Notable insights & quotes

  • “Do the simplest thing that works.” — advice for teams choosing between prompting, RAG, and fine‑tuning.
  • “If you want mediocre results, you can get them with RAG relatively pain‑free… but production is harder.” — on RAG’s limits.
  • “You’re going to have to use another LLM to evaluate an LLM… turtles all the way down.” — on the pitfalls of automated LLM evaluation.
  • LLMs are surprisingly poor at reliably identifying PII at scale; specialized NER/de‑identification tends to be better and cheaper for large datasets.

Practical recommendations / action checklist

  • Choose the simplest approach that meets requirements:
    • Prompt first → if insufficient, try RAG → if still insufficient, invest in fine‑tuning.
  • Before RAG or fine‑tuning, invest in data hygiene:
    • Sample your data and annotate ground truth for evaluation.
    • Remove or de‑identify PII/PHI where required (use NER tools or synthesis).
  • Evaluation strategy:
    • Create a human-labeled evaluation set from your own data to compute accuracy/F1.
    • Use frameworks (e.g., Tonic Validate) to run custom scoring functions and track trends over time.
    • Prefer trend monitoring over single absolute automated scores.
  • Cost & deployment:
    • Consider SaaS vs self-hosted (air‑gapped) based on compliance.
    • Plan for GPU access and cloud compatibility; GPU availability can be a practical bottleneck.
  • Start open-source for exploration:
    • Try Presidio, spaCy, and other NER tools for identifying sensitive entities before evaluating vendor solutions.

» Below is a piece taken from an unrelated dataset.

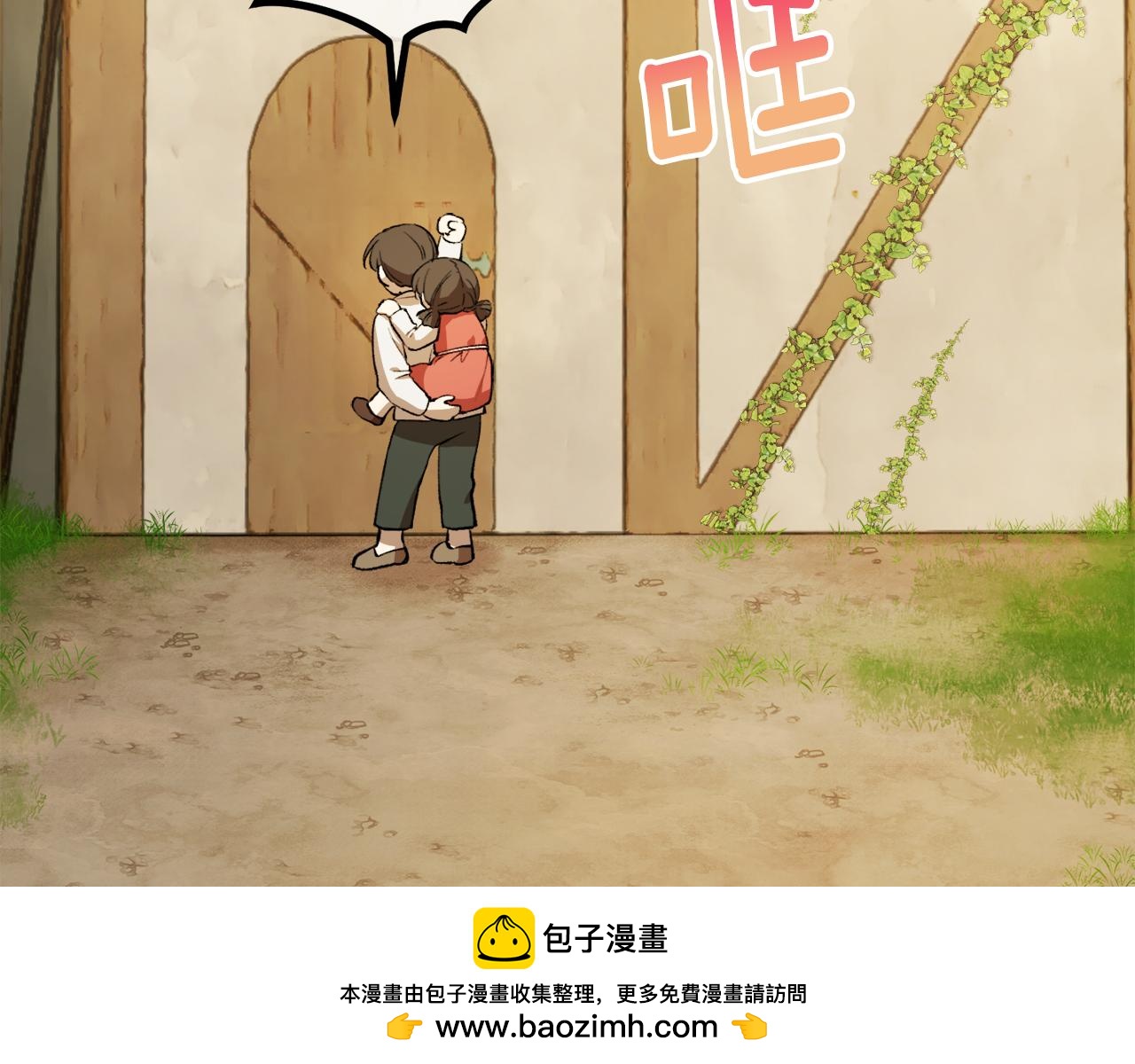 第2话 治愈之光(1/5)-第2话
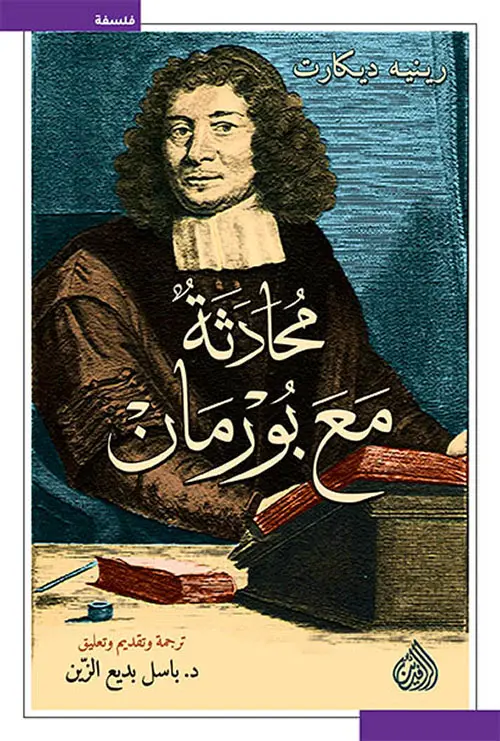 a11c28ab89d35e4a7629.webp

When to prefer each approach

  • Prompting: fast experiments, low cost, works for many simple/short-context tasks.
  • RAG: when you need larger context than a prompt can hold, but expect heavier infra and data engineering.
  • Fine‑tuning: when you need consistently high accuracy and are willing to invest in training infrastructure and evaluation.

Tools & resources mentioned

  • Tonic.ai — de-identification, synthetic data, data preparation (commercial product)
  • Tonic Validate — open-source framework for scoring and tracking LLM outputs
  • Open-source NER / de-id options: Presidio, spaCy
  • General note: many LLMs/solutions are available; test multiple base models because strengths vary by use case.

Final practical next steps (for teams)

  1. Define success metrics for your use case (accuracy, latency, compliance, ROI).
  2. Sample and label a representative subset of your data for evaluation.
  3. Try prompt engineering across a few LLMs; measure outcomes.
  4. If prompts fail, prototype a RAG pipeline with careful chunking and retrieval, and measure again.
  5. If you still need better results, plan a fine‑tuning path (with cleaned/de‑identified training data).
  6. Use an evaluation framework (or human sampling) to track model quality and regressions over time.

For teams dealing with sensitive/unstructured data, prioritize de‑identification and compliance early—this is often the true blocker to using data for RAG or fine‑tuning.